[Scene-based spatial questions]
begin
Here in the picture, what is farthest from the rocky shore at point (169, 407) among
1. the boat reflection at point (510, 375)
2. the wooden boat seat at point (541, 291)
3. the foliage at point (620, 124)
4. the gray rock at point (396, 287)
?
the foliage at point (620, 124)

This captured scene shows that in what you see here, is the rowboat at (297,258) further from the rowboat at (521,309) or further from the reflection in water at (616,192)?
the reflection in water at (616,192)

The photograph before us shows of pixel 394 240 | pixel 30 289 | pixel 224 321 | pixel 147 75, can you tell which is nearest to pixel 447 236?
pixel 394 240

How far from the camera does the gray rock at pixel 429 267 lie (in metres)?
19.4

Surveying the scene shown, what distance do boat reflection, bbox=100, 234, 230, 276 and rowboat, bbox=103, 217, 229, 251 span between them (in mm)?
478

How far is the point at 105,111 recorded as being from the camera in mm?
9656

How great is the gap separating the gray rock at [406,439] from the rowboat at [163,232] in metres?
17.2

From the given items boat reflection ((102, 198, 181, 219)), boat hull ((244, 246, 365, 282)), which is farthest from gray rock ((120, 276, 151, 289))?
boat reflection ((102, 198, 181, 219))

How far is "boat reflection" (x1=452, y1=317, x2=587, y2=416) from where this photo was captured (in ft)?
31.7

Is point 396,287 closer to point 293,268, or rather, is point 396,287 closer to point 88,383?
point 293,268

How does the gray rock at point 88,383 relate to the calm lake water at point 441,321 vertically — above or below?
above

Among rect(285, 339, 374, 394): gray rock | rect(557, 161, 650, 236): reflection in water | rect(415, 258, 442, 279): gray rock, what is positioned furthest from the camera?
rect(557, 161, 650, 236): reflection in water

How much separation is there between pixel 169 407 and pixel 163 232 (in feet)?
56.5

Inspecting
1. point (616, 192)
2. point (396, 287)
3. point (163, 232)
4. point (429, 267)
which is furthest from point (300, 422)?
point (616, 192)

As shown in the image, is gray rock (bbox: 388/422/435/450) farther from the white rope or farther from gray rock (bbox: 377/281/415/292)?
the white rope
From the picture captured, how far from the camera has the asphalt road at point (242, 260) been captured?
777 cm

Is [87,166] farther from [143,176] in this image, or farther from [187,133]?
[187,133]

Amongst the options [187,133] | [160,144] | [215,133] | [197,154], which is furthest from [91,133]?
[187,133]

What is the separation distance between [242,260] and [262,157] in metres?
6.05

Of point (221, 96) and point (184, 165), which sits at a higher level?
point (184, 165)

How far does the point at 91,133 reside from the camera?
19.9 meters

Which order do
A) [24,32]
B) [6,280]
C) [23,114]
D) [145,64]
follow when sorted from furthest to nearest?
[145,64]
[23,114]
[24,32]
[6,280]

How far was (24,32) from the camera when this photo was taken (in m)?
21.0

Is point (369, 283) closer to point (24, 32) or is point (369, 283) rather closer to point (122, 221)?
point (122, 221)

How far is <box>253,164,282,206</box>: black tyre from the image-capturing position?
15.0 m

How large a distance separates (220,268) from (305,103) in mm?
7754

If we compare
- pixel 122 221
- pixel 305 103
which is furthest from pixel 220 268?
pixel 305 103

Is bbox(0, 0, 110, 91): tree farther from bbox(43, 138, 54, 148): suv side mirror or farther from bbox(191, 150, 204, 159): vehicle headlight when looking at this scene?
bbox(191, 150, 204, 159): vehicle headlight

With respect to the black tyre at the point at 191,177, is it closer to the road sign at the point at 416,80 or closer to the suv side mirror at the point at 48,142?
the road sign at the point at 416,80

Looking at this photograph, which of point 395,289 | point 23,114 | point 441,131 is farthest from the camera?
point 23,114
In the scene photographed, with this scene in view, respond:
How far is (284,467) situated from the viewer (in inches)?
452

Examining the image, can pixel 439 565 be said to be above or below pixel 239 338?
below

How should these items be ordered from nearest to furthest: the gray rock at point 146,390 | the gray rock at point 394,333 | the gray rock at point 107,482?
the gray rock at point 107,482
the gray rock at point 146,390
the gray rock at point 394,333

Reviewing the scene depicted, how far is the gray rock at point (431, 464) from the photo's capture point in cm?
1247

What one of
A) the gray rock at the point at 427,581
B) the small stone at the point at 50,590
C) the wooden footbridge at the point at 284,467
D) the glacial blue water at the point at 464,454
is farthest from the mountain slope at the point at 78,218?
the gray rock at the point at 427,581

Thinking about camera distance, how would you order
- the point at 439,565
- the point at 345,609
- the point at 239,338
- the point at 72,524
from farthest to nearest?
end
Problem to solve: Tally the lines of the entries above that contain the word "rather". Give only the number.

Solution for this exercise: 2